↓↓↓

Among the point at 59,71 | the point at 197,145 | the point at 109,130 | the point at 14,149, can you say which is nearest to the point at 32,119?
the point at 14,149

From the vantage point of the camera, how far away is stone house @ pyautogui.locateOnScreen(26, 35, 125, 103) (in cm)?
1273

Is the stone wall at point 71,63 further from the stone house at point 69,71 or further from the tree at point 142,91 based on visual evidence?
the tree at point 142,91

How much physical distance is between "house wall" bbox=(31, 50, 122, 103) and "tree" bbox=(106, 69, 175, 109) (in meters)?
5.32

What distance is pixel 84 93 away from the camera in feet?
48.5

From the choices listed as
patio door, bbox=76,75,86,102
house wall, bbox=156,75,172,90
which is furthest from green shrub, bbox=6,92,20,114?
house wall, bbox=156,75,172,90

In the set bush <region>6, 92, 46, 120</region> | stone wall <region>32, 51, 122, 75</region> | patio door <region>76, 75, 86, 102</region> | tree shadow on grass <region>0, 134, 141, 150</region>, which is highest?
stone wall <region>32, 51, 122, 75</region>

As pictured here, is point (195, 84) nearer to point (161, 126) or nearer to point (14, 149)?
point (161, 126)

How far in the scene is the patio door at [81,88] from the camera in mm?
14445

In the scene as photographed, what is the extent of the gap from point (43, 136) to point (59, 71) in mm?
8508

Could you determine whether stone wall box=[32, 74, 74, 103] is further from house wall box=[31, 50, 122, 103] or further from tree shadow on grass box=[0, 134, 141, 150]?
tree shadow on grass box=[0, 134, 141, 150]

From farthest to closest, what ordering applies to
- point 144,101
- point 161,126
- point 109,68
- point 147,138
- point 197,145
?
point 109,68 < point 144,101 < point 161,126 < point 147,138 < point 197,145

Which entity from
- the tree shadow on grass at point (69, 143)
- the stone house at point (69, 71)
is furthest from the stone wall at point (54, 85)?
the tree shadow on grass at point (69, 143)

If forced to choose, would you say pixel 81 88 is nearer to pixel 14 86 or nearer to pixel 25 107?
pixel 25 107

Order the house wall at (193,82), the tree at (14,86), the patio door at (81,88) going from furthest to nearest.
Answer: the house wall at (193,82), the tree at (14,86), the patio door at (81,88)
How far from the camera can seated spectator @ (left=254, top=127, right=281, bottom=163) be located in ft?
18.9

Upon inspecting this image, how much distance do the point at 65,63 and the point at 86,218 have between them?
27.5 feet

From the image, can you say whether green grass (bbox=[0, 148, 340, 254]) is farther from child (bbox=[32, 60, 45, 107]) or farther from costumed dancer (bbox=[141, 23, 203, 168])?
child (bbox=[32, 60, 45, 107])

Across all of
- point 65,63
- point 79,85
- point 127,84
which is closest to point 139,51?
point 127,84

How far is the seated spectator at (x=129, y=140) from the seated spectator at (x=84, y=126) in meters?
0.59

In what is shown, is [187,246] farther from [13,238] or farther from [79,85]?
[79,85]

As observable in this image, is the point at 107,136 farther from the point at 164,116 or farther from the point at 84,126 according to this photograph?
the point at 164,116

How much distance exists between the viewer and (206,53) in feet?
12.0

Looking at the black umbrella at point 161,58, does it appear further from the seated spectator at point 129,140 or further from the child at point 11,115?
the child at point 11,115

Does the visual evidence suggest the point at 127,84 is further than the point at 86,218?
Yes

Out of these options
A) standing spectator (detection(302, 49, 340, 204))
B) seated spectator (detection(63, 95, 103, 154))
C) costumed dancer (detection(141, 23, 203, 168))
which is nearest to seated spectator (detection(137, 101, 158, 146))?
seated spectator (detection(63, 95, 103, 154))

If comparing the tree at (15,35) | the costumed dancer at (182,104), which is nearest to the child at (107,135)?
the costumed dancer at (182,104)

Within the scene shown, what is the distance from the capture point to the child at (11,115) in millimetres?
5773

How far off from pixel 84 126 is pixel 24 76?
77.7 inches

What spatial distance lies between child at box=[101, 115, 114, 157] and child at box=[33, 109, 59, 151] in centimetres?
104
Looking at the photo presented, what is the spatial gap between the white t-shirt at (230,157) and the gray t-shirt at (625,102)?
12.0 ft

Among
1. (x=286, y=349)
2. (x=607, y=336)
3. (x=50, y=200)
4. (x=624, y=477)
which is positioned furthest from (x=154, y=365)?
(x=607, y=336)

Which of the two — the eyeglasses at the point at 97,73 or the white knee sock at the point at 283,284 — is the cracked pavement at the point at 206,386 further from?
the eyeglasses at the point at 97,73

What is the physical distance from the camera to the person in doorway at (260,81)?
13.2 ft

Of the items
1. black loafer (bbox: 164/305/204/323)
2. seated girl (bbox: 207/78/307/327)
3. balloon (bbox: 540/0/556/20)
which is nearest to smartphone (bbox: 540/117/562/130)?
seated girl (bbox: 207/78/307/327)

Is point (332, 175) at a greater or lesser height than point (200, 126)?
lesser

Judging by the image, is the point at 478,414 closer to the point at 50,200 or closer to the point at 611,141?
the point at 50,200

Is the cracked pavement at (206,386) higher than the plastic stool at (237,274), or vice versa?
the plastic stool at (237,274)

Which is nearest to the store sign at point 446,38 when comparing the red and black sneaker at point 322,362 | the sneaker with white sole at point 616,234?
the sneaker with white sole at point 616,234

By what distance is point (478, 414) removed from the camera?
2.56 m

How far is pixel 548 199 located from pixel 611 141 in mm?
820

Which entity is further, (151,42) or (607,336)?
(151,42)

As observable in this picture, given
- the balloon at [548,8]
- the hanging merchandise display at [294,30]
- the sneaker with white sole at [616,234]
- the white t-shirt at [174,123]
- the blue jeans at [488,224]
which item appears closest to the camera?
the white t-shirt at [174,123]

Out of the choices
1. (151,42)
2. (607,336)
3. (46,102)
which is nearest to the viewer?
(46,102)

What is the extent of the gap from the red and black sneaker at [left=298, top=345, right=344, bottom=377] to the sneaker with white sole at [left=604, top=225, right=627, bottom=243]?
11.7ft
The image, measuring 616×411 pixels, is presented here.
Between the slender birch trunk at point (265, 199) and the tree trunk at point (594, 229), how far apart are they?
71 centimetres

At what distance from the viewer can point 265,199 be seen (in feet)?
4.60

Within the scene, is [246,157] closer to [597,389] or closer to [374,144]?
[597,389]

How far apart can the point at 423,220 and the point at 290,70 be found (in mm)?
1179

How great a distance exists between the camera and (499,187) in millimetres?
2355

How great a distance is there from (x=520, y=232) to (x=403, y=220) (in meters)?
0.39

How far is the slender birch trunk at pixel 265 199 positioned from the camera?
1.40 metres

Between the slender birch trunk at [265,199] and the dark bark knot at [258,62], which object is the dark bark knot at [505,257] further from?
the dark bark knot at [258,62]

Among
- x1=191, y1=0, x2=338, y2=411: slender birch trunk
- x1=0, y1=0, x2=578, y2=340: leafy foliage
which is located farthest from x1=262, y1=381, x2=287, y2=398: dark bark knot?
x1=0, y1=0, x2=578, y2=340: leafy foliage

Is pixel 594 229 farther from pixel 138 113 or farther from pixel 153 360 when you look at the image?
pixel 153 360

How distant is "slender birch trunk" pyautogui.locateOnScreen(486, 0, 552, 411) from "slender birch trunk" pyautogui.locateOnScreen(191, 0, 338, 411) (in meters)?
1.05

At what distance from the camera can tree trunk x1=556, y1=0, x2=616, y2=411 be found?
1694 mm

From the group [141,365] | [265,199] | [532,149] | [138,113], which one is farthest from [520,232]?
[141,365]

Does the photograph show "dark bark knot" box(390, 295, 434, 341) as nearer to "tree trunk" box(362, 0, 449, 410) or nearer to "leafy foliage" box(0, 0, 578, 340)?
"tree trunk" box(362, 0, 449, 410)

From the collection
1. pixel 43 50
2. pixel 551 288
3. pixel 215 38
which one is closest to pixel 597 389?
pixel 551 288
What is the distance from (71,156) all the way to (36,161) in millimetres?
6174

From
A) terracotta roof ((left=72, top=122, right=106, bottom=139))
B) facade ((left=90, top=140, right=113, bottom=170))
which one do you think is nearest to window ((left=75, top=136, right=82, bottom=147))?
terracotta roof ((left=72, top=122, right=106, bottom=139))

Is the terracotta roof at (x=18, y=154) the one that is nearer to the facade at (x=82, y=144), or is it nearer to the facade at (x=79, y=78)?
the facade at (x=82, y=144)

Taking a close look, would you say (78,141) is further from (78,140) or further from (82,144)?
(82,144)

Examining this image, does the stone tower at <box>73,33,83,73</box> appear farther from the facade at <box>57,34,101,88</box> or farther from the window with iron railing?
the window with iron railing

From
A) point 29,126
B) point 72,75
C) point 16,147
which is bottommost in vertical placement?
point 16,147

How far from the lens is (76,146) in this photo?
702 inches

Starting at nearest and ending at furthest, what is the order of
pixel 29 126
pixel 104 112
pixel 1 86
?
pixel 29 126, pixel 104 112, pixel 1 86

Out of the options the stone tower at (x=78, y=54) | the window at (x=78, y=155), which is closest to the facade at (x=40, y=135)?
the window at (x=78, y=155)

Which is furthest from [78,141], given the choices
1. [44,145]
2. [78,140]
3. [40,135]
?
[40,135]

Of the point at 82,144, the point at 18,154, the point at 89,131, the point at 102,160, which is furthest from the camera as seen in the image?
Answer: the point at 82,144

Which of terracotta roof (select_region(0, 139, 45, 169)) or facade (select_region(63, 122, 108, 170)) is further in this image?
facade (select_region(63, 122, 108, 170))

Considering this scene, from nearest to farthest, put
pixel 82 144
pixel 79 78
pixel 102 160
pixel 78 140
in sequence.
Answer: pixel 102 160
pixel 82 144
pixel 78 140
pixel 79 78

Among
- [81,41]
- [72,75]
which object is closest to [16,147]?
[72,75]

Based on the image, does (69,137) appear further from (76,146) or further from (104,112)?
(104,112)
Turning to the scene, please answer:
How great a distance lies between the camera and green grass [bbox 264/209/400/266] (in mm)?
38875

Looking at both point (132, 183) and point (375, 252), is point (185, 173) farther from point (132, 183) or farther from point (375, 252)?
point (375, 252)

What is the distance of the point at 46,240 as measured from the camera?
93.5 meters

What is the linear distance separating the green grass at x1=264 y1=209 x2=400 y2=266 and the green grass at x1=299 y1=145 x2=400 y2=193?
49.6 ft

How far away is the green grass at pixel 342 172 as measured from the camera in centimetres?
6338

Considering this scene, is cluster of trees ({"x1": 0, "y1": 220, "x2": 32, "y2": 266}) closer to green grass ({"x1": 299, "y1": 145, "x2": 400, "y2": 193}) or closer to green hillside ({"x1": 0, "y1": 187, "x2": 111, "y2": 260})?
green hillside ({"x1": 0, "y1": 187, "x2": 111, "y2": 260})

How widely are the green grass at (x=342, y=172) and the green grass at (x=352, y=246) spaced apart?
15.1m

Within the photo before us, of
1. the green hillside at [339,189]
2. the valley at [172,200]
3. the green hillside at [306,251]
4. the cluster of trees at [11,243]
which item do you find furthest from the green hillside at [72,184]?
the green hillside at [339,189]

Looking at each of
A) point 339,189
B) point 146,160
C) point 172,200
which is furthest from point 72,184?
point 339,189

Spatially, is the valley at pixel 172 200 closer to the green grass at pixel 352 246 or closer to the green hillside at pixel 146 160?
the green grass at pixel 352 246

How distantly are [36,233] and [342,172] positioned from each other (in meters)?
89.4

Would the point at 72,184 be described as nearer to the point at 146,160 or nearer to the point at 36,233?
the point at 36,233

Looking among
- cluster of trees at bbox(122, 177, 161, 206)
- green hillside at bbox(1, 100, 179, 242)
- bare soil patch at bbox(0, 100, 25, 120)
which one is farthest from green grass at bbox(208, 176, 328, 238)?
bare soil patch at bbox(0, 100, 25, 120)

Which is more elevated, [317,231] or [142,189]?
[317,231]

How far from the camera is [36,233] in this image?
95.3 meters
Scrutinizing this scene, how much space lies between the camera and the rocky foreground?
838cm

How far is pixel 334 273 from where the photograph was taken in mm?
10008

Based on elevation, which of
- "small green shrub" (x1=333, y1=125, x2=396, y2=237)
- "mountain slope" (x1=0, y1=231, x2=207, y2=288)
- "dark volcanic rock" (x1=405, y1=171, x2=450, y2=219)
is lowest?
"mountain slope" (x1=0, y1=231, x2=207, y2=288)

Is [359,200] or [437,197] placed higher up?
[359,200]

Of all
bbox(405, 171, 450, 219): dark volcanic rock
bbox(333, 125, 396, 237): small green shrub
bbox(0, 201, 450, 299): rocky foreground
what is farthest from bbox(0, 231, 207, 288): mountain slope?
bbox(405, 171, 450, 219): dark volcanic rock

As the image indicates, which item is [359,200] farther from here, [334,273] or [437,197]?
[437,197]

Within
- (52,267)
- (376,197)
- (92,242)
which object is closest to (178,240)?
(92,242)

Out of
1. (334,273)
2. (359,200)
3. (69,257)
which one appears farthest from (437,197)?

↑↑↑

• Work to do:
Reproduce the lines exactly, beginning with the line that contains "Based on elevation, which of" and continuing through the last line.

• Result:
Based on elevation, which of
- "small green shrub" (x1=333, y1=125, x2=396, y2=237)
- "mountain slope" (x1=0, y1=231, x2=207, y2=288)
- "dark volcanic rock" (x1=405, y1=171, x2=450, y2=219)
is lowest?
"mountain slope" (x1=0, y1=231, x2=207, y2=288)

Is [359,200] or [437,197] placed higher up?
[359,200]

Of all
bbox(405, 171, 450, 219): dark volcanic rock
bbox(333, 125, 396, 237): small green shrub
bbox(0, 201, 450, 299): rocky foreground
what is farthest from bbox(0, 231, 207, 288): mountain slope?
bbox(405, 171, 450, 219): dark volcanic rock

As the image indicates, which item is [359,200] farther from here, [334,273] or [437,197]?
[437,197]

Within
- (52,267)
- (376,197)
- (92,242)
which object is closest to (178,240)?
(92,242)

Out of
1. (334,273)
2. (359,200)
3. (69,257)
which one appears farthest from (437,197)?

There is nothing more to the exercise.